Some saw the shows as a self-aggrandizing star vehicle for Lewis, who often surrounded himself with performers praising his humanitarianism despite stories generated by some relatives about his womanizing and emotional abuse as a father. He further harmed his reputation with crude remarks about gays and women.
“I have all the strength in the world to fight those morons,” Lewis told The Post about his telethon critics. “Do they want to talk to the 135,000 who are afflicted, who call me their hero? They’ll get killed.

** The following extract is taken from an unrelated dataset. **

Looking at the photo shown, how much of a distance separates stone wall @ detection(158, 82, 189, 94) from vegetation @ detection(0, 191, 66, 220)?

And what about the s.o.b.’s who come to you and say, ‘How much do you get out of this action?’ You have to smile, because they have capital punishment in most states.”
He called his rage when discussing the disease “the only productive hate I have.”
Lewis and the Muscular Dystrophy Association parted ways in 2010, under circumstances that remain vague. Five years later, the association said it was ending the telethon for good.
In 1995, Lewis had an acclaimed stage role as the Devil in the musical “Damn Yankees!” At $40,000 a week, he reportedly became the highest-paid performer on Broadway at the time. The New York Times, whose reviewers never much cared for his films, declared, “Jerry Lewis is legitimate at last.”
At this late-career peak, Lewis was still unpredictable in interviews – clowning with a slightly menacing touch. “Let’s put it this way,” he told a Post reporter. “You will remember we met.”
He then threatened to cut the reporter’s tie. He was half-joking.